EXERCISE AIM — Please reproduce, word for word, the lines of the material from the one containing "What intervening distance" through the end of the material, inclusive. Omit the pictures from your answer.

Excerpts from a spatial dataset —
---+---

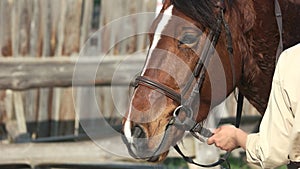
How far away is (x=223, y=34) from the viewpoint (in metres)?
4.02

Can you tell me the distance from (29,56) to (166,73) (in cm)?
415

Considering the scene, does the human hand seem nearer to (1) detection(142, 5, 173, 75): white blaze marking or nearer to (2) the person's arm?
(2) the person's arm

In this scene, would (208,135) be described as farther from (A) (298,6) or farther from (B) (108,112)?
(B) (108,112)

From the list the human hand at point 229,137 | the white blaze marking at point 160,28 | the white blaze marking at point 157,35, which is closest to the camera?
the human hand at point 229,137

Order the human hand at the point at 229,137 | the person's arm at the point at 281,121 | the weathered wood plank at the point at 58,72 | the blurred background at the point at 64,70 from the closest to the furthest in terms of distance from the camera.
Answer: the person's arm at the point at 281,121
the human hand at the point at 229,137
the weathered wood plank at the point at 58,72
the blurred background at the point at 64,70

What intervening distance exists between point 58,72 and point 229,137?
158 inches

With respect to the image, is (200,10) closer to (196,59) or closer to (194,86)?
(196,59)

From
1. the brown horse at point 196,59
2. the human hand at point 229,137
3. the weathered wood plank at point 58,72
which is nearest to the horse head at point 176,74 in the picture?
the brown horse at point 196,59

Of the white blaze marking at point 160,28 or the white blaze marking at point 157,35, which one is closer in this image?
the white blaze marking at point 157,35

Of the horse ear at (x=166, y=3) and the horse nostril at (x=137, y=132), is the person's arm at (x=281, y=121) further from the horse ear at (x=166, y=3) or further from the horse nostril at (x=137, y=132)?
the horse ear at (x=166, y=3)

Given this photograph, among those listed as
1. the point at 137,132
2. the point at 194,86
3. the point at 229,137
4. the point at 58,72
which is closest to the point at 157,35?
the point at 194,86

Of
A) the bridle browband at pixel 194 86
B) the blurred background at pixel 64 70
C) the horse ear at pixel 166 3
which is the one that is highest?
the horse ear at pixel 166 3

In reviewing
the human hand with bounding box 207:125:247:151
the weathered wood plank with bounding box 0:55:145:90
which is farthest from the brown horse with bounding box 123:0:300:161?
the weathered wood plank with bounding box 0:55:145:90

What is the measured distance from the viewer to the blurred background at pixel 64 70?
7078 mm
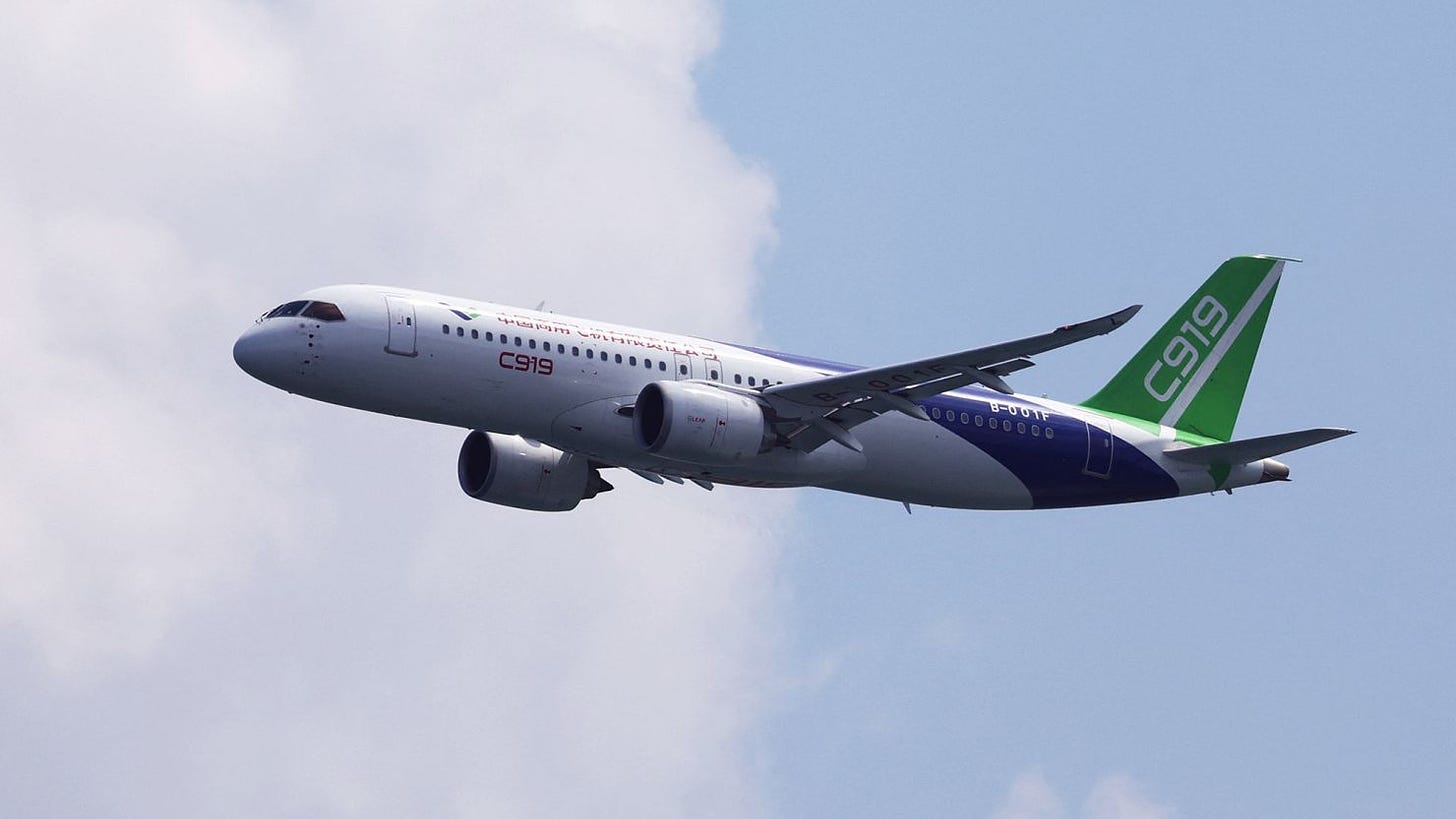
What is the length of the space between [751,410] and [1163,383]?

---+---

ANSWER TO THIS PROBLEM —
What intervening distance exists between point 58,72 and point 229,137?
158 inches

With respect to the image, is (200,10) closer to (196,59) or closer to (194,86)?
(196,59)

From
1. the brown horse at point 196,59
2. the human hand at point 229,137
3. the weathered wood plank at point 58,72
which is nearest to the horse head at point 176,74 in the picture?
the brown horse at point 196,59

Of the white blaze marking at point 160,28 or the white blaze marking at point 157,35, which one is closer in this image?
the white blaze marking at point 157,35

Of the horse ear at (x=166, y=3) and the horse nostril at (x=137, y=132), is the person's arm at (x=281, y=121) further from the horse ear at (x=166, y=3) or further from the horse nostril at (x=137, y=132)?
the horse ear at (x=166, y=3)

Given this photograph, among those listed as
1. the point at 137,132
2. the point at 194,86
3. the point at 229,137
4. the point at 58,72
which is closest to the point at 157,35?
the point at 194,86

Of
A) the bridle browband at pixel 194 86
B) the blurred background at pixel 64 70
C) the horse ear at pixel 166 3
which is the one that is highest?
the horse ear at pixel 166 3

In reviewing
the human hand with bounding box 207:125:247:151
the weathered wood plank with bounding box 0:55:145:90
which is farthest from the brown horse with bounding box 123:0:300:161?
the weathered wood plank with bounding box 0:55:145:90

What is the measured distance from the viewer to the blurred background at pixel 64 70?
7078 mm
What is the length of the space between [751,410] and [1163,383]?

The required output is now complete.